KernelForge.jl — High-performance portable GPU primitives for arbitrary types and operators

epilliat · February 22, 2026, 8:27pm

I’m happy to announce two related packages for high-performance GPU computing in Julia:

KernelForge.jl — high-level GPU primitives (mapreduce, scan, matvec, search, vectorized copy) with performance competitive with vendor-optimized libraries
KernelIntrinsics.jl — the low-level foundation, providing warp shuffles, vectorized memory access, and memory ordering primitives on top of KernelAbstractions.jl

Motivation

Julia already has excellent options for GPU computing:

CUDA.jl is mature and highly optimized, but is CUDA-specific and relies on vendor libraries (cuBLAS, CUB) for performance-critical primitives
AcceleratedKernels.jl takes a cross-architecture approach via KernelAbstractions.jl, trading some performance against vendor libraries for portability

KernelForge.jl aims to combine the best of both: cross-architecture portability (once the underlying intrinsics are available on other backends) with performance matching or exceeding vendor libraries (at least on a (NVIDIA RTX 1000)), through pure Julia implementations using memory ordering and flags, warp-level reductions, and vectorized memory stores/loads.
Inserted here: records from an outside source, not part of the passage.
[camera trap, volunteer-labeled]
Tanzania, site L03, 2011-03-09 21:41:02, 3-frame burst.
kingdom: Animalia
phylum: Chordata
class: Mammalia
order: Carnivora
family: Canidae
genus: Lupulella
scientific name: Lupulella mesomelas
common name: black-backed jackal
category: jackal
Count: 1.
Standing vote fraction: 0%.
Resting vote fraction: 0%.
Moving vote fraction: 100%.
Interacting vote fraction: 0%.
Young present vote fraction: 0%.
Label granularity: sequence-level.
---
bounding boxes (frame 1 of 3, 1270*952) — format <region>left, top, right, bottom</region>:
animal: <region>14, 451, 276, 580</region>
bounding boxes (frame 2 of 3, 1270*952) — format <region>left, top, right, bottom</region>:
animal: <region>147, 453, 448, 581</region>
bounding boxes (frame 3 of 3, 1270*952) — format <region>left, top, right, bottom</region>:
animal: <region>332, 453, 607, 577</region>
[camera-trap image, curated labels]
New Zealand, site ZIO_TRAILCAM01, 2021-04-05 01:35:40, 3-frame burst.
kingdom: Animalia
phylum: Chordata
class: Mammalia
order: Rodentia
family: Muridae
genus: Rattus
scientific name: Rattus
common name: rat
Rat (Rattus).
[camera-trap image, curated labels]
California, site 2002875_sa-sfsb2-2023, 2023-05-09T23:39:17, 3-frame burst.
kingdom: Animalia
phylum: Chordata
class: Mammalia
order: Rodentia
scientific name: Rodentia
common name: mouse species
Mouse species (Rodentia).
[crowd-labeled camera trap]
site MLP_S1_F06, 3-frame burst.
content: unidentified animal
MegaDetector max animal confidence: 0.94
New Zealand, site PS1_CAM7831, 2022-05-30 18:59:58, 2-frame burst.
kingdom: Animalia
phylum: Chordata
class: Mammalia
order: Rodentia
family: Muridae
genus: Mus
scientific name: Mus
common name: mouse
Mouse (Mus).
What makes this different?

Two complementary goals drive the design:

Generality: support for arbitrary isbitstype structs, custom operators, and non-contiguous views — not just Float32 with +
Performance: match cuBLAS and CUB on concrete types like Float32

Both goals are achieved simultaneously, at least on a laptop GPU (NVIDIA RTX 1000) — see the performance section for benchmarks.

Available primitives

Primitive	Description
`mapreduce`	General reduction over any dimension(s), arbitrary types and operators
`scan!`	1D prefix scan (like `accumulate` in Julia Base), supports non-commutative operators
`vcopy!`	Vectorized copy with configurable load/store widths
`matvec`, `vecmat`	Matrix-vector and vector-matrix products with custom operators
`argmax`, `argmin`	Index of extremum
`findfirst`, `findlast`	Search on GPU arrays

Moreover, for all these primitives, we do not need to any init or neutral argument as CUDA.jl or AcceleratedKernel.jl !

using KernelForge as KF
using CUDA

src = CUDA.rand(Float32, 10^6)
dst = similar(src)

# Full reduction with custom function and operator
total = KF.mapreduce(abs2, +, src)

# Reduction over specific dimensions
B = CUDA.rand(Float32, 4, 8, 16)
result = KF.mapreduce(identity, +, B; dims=(1, 3))  # shape: (1, 8, 1)

# Views are fully supported
v = view(src, 1:2:10^6)
KF.scan!(+, dst, v)

# Search
i = KF.findfirst(>(0.99f0), src)
j = KF.argmax(src)

Roadmap

Time permitting, the next planned primitives are sort and matrix-matrix product and/or some graph algorithms

Architecture

KernelForge.jl          ← GPU primitives (mapreduce, scan, matvec, search, ...)
       │
KernelIntrinsics.jl     ← Low-level intrinsics (warp shuffle, vectorized load/store, memory fences)
       │
KernelAbstractions.jl   ← Backend dispatch
       │
   CUDA.jl              ← (AMD/Intel planned)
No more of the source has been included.